» **Written task**
Please recast the rows as a Markdown table, starting with the line that contains "Within the photograph" and going on through the last line of the rows. Use the columns Number and Content, and skip blank lines.

» **Given information**
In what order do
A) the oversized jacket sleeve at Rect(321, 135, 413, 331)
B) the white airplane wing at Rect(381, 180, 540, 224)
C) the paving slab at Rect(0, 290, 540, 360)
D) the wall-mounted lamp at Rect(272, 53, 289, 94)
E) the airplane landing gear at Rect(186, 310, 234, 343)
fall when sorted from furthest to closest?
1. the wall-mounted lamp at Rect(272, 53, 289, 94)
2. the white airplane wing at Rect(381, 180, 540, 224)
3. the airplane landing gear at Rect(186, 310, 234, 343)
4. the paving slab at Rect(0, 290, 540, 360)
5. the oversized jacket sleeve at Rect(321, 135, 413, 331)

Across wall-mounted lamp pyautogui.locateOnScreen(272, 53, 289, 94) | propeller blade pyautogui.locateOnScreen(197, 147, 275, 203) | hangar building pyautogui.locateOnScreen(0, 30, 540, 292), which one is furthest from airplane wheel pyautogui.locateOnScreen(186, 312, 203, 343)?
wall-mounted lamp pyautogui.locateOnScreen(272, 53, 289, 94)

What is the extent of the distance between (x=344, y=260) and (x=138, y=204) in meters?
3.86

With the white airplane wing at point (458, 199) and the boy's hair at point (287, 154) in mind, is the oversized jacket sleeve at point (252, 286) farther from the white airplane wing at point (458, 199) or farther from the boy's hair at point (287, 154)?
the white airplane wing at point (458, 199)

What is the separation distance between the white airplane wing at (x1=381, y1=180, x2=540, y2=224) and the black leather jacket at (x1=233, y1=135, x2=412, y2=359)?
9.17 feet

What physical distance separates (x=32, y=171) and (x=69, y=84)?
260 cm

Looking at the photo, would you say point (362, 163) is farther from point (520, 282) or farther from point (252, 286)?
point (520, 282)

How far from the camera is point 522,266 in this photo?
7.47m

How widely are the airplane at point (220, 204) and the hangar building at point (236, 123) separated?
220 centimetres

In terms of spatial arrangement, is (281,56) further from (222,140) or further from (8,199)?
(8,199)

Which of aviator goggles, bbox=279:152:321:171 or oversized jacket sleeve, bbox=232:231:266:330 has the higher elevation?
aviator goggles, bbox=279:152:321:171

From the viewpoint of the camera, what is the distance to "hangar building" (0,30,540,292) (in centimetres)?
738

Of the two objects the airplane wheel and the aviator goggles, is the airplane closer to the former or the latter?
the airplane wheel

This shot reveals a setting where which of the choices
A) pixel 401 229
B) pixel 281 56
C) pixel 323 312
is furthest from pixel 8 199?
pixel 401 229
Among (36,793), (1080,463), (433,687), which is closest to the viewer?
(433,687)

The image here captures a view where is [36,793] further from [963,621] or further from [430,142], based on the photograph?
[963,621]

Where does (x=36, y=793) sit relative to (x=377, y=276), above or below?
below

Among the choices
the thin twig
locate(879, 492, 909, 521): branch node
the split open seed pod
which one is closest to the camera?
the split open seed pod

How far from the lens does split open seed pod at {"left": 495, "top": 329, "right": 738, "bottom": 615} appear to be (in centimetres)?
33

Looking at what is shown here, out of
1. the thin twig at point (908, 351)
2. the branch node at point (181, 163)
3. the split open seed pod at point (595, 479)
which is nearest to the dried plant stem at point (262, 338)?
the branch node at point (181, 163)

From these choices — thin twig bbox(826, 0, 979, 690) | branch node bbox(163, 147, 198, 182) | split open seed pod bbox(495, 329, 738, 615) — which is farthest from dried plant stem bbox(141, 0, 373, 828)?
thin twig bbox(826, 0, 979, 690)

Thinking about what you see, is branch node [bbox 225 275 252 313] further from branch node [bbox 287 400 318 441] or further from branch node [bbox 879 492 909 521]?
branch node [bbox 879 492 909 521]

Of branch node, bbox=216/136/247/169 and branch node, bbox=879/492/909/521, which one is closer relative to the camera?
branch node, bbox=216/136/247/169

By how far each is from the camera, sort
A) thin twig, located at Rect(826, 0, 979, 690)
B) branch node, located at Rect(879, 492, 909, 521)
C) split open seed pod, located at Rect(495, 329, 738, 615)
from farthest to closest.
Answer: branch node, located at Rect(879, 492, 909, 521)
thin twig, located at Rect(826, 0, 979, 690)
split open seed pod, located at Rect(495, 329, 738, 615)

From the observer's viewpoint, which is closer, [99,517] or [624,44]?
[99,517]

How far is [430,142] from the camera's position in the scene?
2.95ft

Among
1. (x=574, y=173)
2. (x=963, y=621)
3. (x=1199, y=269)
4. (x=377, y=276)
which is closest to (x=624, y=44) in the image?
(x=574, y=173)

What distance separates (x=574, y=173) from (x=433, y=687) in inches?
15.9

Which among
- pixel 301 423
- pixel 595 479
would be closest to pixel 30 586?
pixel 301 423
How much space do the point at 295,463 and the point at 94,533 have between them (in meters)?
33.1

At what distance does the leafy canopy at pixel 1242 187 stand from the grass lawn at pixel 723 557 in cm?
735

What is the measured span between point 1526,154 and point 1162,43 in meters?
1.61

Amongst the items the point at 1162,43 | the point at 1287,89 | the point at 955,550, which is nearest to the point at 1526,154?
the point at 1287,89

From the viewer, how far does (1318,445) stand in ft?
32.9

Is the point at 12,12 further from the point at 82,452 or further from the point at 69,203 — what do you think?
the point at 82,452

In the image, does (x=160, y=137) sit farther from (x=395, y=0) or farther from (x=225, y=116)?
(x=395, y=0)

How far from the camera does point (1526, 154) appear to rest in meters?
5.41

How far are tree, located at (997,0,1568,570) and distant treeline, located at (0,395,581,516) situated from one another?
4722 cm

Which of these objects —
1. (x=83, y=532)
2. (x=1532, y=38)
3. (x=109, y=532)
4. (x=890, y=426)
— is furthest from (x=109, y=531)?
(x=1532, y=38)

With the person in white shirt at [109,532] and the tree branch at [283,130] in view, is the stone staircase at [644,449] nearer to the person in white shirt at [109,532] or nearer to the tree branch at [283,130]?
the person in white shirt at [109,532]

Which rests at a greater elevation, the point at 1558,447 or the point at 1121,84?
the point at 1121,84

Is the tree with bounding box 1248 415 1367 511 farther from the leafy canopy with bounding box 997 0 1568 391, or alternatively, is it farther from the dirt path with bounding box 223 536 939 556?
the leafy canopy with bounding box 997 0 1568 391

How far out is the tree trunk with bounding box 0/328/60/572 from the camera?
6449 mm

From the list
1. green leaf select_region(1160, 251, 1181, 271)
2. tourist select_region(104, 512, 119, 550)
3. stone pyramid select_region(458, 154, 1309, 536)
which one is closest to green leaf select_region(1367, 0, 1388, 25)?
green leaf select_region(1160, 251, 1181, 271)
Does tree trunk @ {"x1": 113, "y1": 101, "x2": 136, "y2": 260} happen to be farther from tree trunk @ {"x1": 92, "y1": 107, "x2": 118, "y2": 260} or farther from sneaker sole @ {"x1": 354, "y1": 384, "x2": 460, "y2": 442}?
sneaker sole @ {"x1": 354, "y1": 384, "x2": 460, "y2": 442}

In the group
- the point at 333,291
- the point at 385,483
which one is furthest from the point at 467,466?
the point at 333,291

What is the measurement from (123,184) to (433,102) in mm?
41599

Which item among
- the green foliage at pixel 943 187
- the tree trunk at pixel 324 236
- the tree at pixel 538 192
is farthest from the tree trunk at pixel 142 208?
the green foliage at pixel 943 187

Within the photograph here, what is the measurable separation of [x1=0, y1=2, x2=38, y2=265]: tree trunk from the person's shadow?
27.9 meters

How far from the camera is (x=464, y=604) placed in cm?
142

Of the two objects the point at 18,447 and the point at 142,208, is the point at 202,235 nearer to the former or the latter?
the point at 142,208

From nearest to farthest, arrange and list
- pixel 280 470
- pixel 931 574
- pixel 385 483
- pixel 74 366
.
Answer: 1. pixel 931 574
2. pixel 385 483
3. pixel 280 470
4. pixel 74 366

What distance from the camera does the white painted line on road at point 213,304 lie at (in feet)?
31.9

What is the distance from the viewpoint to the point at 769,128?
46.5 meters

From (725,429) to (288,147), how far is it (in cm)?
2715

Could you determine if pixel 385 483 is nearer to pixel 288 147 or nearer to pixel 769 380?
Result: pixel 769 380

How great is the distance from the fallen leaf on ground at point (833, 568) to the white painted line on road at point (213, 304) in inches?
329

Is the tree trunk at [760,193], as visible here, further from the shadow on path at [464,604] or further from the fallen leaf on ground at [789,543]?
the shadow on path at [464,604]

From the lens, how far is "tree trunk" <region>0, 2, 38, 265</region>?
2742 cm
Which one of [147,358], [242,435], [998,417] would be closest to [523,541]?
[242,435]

» **Final result**
| Number | Content |
|---|---|
| 1 | Within the photograph here, what is the measurable separation of [x1=0, y1=2, x2=38, y2=265]: tree trunk from the person's shadow? |
| 2 | 27.9 meters |
| 3 | How far from the camera is (x=464, y=604) placed in cm? |
| 4 | 142 |
| 5 | Of the two objects the point at 18,447 and the point at 142,208, is the point at 202,235 nearer to the former or the latter? |
| 6 | the point at 142,208 |
| 7 | From nearest to farthest, arrange and list |
| 8 | - pixel 280 470 |
| 9 | - pixel 931 574 |
| 10 | - pixel 385 483 |
| 11 | - pixel 74 366 |
| 12 | . |
| 13 | Answer: 1. pixel 931 574 |
| 14 | 2. pixel 385 483 |
| 15 | 3. pixel 280 470 |
| 16 | 4. pixel 74 366 |
| 17 | What distance from the camera does the white painted line on road at point 213,304 lie at (in feet)? |
| 18 | 31.9 |
| 19 | What is the distance from the viewpoint to the point at 769,128? |
| 20 | 46.5 meters |
| 21 | From (725,429) to (288,147), how far is it (in cm)? |
| 22 | 2715 |
| 23 | Could you determine if pixel 385 483 is nearer to pixel 288 147 or nearer to pixel 769 380? |
| 24 | Result: pixel 769 380 |
| 25 | How great is the distance from the fallen leaf on ground at point (833, 568) to the white painted line on road at point (213, 304) in inches? |
| 26 | 329 |
| 27 | Is the tree trunk at [760,193], as visible here, further from the shadow on path at [464,604] or further from the fallen leaf on ground at [789,543]? |
| 28 | the shadow on path at [464,604] |
| 29 | From the lens, how far is "tree trunk" <region>0, 2, 38, 265</region>? |
| 30 | 2742 cm |
| 31 | Which one of [147,358], [242,435], [998,417] would be closest to [523,541]? |
| 32 | [242,435] |